Joaquim Santos, Presidente da Rede e da Câmara Municipal do Seixal afirmou no Congresso que “mais que gerir centros de saúde como meros gestores de condomínio como o projeto Decreto-Lei Sectorial da Saúde propõe, a obtenção de ganhos em saúde a médio e longo prazo requer uma estratégia concertada com as Autarquias, com medidas e políticas concretas através da nossa participação numa Estratégia Nacional de Promoção da Saúde, que promova a saúde e previna a doença”.

 

Neste quadro, a Rede portuguesa de Municípios Saudáveis apresentou as 10 medidas seguintes a integrar o referido Projeto-Lei Sectorial da área da Saúde da Lei-Quadro da Descentralização:

 

  1. Inscrever no Orçamento de Estado a dotação financeira adequada para o desenvolvimento de uma Estratégia Nacional de Promoção da Saúde, concertada com os municípios e seus parceiros locais, coletividades e instituições sociais;

  2. Legislar a aplicação do Projeto das Cidades Saudáveis, sob a coordenação dos municípios, a exemplo do processo constituído para a criação do Programa Nacional da Rede Social;

  3. Afirmar a Rede Portuguesa de Municípios Saudáveis como uma associação de referência no plano da promoção da saúde e prevenção da doença, incentivando os municípios a integrarem esta Associação de Municípios;

  4. Prosseguir o investimento público na capacitação dos territórios de modo a contribuir para o crescimento dos níveis de saúde de toda a população, dentro do quadro legal de competências do Poder Local, consertado com as políticas de saúde da Administração Central;

  5. Priorizar a intervenção junto das populações mais vulneráveis e com piores indicadores de saúde, criando uma via verde de acesso à prestação de cuidados de saúde, mitigando as desigualdades em saúde.

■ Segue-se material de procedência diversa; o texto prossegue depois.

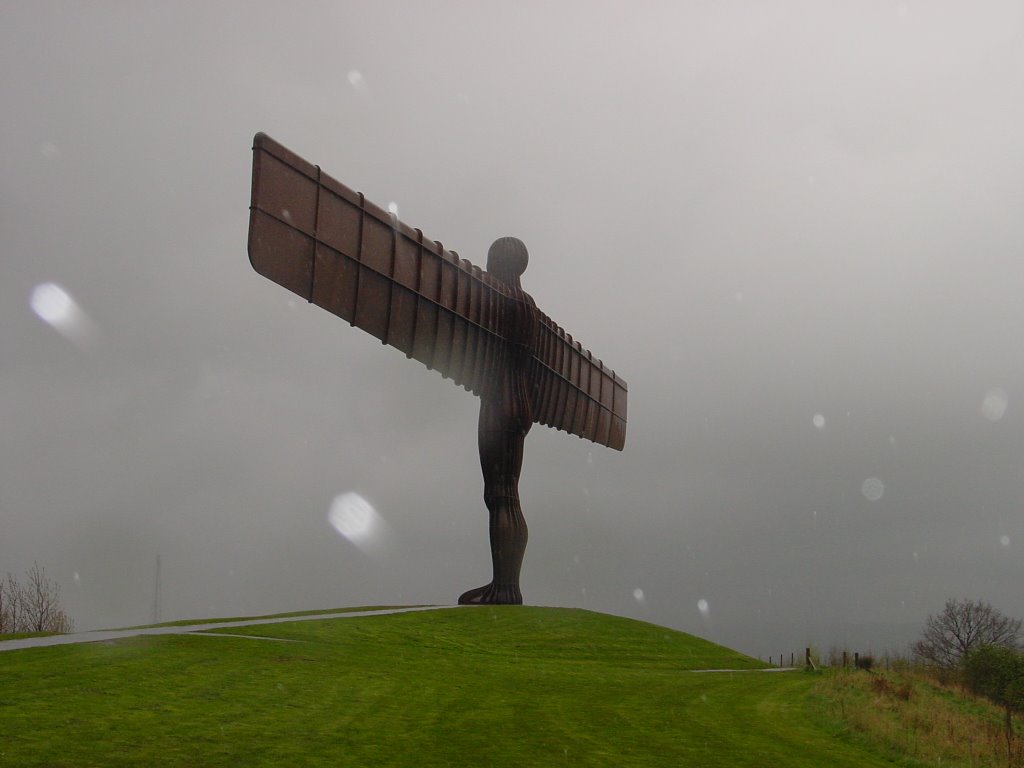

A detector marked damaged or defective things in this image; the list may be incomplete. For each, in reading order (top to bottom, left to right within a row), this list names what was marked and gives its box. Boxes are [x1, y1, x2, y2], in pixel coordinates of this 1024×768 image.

rusty brown steel [250, 134, 632, 608]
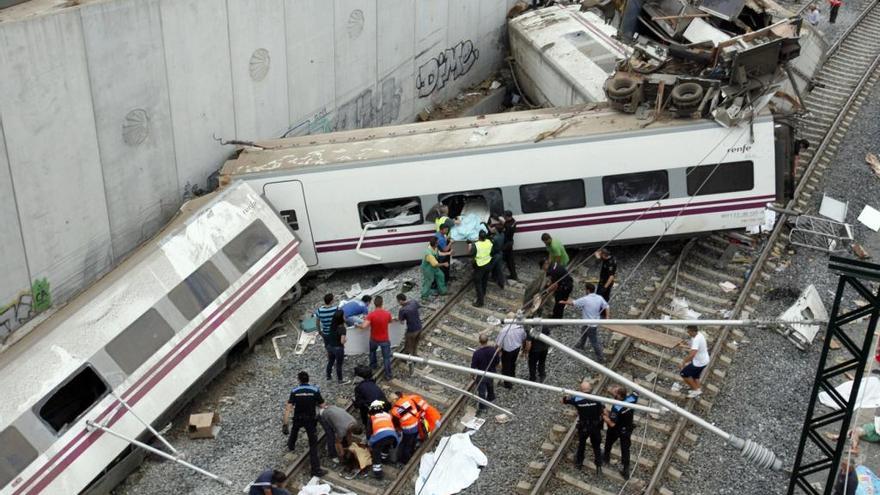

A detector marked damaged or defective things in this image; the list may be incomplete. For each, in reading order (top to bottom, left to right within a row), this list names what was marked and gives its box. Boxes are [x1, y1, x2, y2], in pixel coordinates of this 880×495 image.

damaged train car [512, 2, 828, 126]
broken train window [360, 198, 424, 229]
damaged train car [220, 105, 796, 274]
broken train window [520, 180, 588, 215]
broken train window [600, 170, 672, 205]
broken train panel [0, 182, 310, 495]
damaged train car [0, 183, 310, 495]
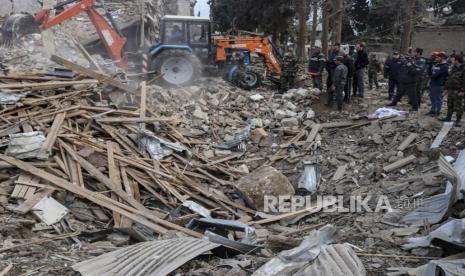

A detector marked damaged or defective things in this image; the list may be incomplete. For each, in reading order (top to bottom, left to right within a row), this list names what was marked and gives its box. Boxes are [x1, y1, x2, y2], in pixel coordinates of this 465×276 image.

broken wood plank [51, 55, 134, 92]
broken wood plank [396, 133, 416, 151]
broken wood plank [430, 122, 452, 149]
broken wood plank [382, 155, 416, 172]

  6. Reforçar a prevenção de doenças crónicas, investindo também na prática de atividade física regular, na educação para uma alimentação saudável, em abordagens preventivas do consumo abusivo de álcool, de tabaco e de substâncias psicoativas, bem como na promoção da saúde mental e do bem-estar psicológico, apoiando os municípios no desenvolvimento dos programas nacionais já existentes sob a responsabilidade da Direção-Geral de Saúde;

  7. Promover mais e melhores respostas em saúde, com equipamentos qualificados que respondam à correção das assimetrias verificadas a nível local, regional e nacional, assegurando o acesso à saúde para todos;

  8. Estabelecer estratégias locais, em articulação com os Cuidados de Saúde Primários, para promover a participação e capacitação dos munícipes e dos agentes locais da Comunidade, desenvolvendo programas de promoção da literacia em saúde e da capacitação técnica dos agentes locais para os cuidados de saúde personalizados;

  9. Incentivar a elaboração e atualização dos instrumentos municipais de diagnóstico e de planeamento estratégico em saúde, designadamente, o Perfil de Saúde, o Plano de Desenvolvimento de Saúde e a Carta de Saúde em estreita articulação com os ACeS, no quadro dos Planos Locais de Saúde e dos Perfis de Saúde das Administrações Regionais de Saúde.

  10. Promover instrumentos e metodologia de Avaliação de Impacto em Saúde, de modo a medir e avaliar os resultados das políticas implementadas.

 

A Rede Portuguesa de Municípios Saudáveis entende que devem ser assegurados um conjunto de princípios e condições subjacentes à transferência de competências na área da saúde, de modo a que:

 

  1. O exercício das novas competências corresponda a uma melhoria do serviço prestado às populações;

  2. Qualquer competência transferida deve ser sempre acompanhada dos meios financeiros, patrimoniais e humanos, entre outros, necessários ao seu adequado exercício;

  3. A nova realidade resultante das competências transferidas assegura o princípio de equidade no acesso aos cuidados de saúde no território nacional, garantindo os direitos e os serviços prestados aos cidadãos.